Aim of the exercise: Without the pictures, output all of the data exactly.

Data section: Begin

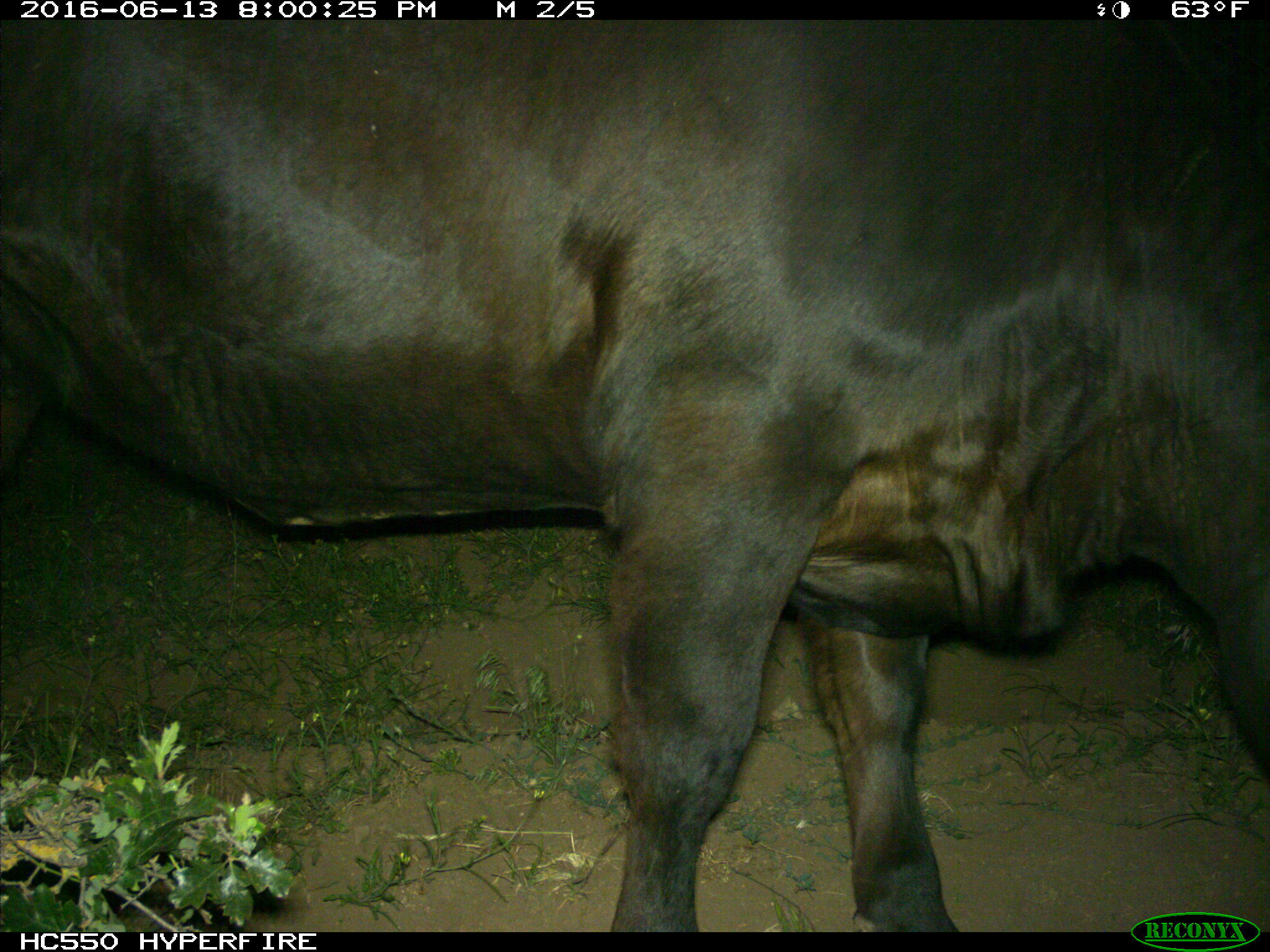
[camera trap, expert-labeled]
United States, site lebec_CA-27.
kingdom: Animalia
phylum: Chordata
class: Mammalia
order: Artiodactyla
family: Bovidae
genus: Bos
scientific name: Bos taurus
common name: domestic cow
Bos taurus (domestic cow).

Data section: End

Result for this exercise:
[camera trap, expert-labeled]
United States, site lebec_CA-27.
kingdom: Animalia
phylum: Chordata
class: Mammalia
order: Artiodactyla
family: Bovidae
genus: Bos
scientific name: Bos taurus
common name: domestic cow
Bos taurus (domestic cow).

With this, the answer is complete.